The Physics of Supersonic Free Fall and the Race to Build a Quieter Concorde
Here's how aircraft manufacturers test jets by dropping them from 18 miles in the air.
If you want to build a rocket with a bold new design, you have to have a way to test its structural integrity without installing an engine. You don’t have a wind tunnel, but you’re not ready to concede. You think to yourself, “What is flight without propulsion?” Then you answer your own question: “Falling.” Simply put, the easiest way to fly without launching is to plummet. Take a prototype up very high, drop it, and you’ll get a sense of its performance at speed.
The world’s foremost practitioner of the art of precision dropping is the Japan Aerospace Exploration Agency, or JAXA, which is basically Japan’s version of NASA. The agency is trying to build a practical supersonic plane, which is no easy thing. Similar efforts in the past created mediocre products, most famously the Concorde.
The Concorde was plagued with problems that prevented other airliners from adopting the same kind of design for their own craft. One of the biggest issues was excess noise. The term “sonic boom” isn’t a misnomer — breaking the sound barrier is an insanely loud phenomenon. Manufacturers had to design the plane to keep passengers heads from exploding, and airliners couldn’t fly the plane over land since no human being on the ground wants to be subjected to such destructively loud sounds. JAXA’s goal is to create a quieter supersonic passenger plane. And its testing it out through drop tests with an experimental model in Sweden.
How the hell does that work? Basically, a balloon lifts the unmanned model plane — JAXA’s Silent SuperSonic Concept Model about 18.6 miles up in the air, and simply drops it. Sensors attached to the plane measure the shockwaves as the plane nears speeds of up to Mach 1.39 in free fall.
The physics of a supersonic free fall are not all that different from how an object moving faster than sound on a horizontal plane operates. Air becomes powerfully compressed in front of the plane, which floods out a wave of high pressure in all directions. This shockwave starts to propagate through the air but gets weaker as it moves further out, becoming a sound wave in the process. This is the loud explosion we hear and call a sonic boom.

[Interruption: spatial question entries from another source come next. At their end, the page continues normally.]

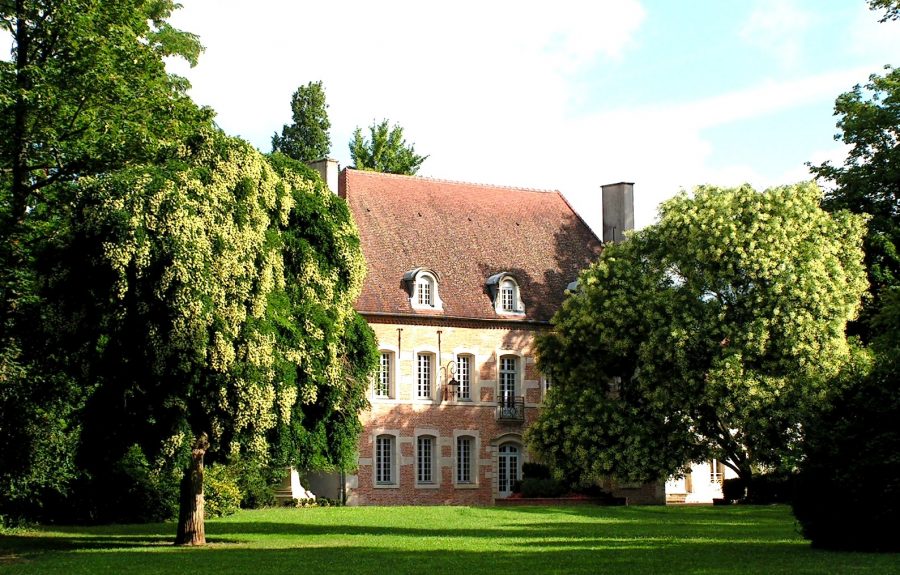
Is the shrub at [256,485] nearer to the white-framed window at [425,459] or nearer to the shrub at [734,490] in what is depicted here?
the white-framed window at [425,459]

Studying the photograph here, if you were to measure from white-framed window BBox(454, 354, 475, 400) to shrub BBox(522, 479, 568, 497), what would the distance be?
200 inches

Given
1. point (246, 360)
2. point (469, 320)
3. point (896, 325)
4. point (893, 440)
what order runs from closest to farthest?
point (893, 440) → point (246, 360) → point (896, 325) → point (469, 320)

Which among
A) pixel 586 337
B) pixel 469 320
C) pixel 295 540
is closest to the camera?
pixel 295 540

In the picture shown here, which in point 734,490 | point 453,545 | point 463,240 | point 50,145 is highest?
point 463,240

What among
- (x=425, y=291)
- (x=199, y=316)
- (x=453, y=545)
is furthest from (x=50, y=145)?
(x=425, y=291)

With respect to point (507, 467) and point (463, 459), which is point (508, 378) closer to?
point (507, 467)

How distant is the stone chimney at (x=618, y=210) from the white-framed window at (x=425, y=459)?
10867 millimetres

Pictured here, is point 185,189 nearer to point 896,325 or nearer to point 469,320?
point 896,325

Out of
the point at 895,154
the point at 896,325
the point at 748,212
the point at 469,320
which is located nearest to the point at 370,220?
the point at 469,320

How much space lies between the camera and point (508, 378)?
48625mm

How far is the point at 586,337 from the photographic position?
135ft

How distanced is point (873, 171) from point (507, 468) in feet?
52.0

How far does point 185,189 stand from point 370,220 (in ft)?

To understand what’s special about a supersonic free fall, we should take a closer look at what exactly Mach numbers refer to: the ratio between the speed of object to the speed of sound at a particular place. And the speed of sound is subject to changes in temperature and pressure — at higher altitudes, the speed of sound decreases, so an object doesn’t need to travel at necessarily the same speed to reach Mach 1 a dozen miles in the air as it does at sea level. (The speed of sound at sea level is about 760 miles per hour).
Furthermore, Mach 1 is a highly unstable environment due to the shockwave created by breaking the sound barrier. Even small movements can have very forceful physical effects on the object. The worst place to be is basically between Mach 0.9 and 1.2.
So when an object is moving at supersonic speeds in free fall, it’s in the unusual position of accelerating faster while its Mach number increases at a slower rate. More time is spent in the unstable Mach zone than if it were moving on a horizontal plane. Most planes are designed to move past Mach 1 and enter a safe zone as quickly as possible. You can’t test something like that in a free fall experiment.
The speed also tops off because of drag. This is what happened in probably the most famous instance of an object moving faster than sound by way of gravity: Felix Baumgartner’s jump in 2012 from about 23 miles up in the air, to become the first sky diver to break the sound barrier without the use of an aircraft. When Baumgartner fell down to Earth, he eventually stopped accelerating because of the collision with air molecules, creating ‘drag force’ that built up as air resistance until it became equal and opposite to the force of gravity. At this point, Baumgartner had reached a maximum speed.
In fact, while most objects that reach terminal velocity would simply stay at a constant speed, Baumgartner actually started slowing down, since the surrounding atmosphere starts to get thicker and thicker as an object in free fall moves down. So the terminal velocity starts to decrease — meaning Baumgartner started to slow down as well. The same thing would presumably happen to one of the Silent SuperSonic Concept Model planes JAXA is testing.
Science, like most other things in life, is cooler when its faster.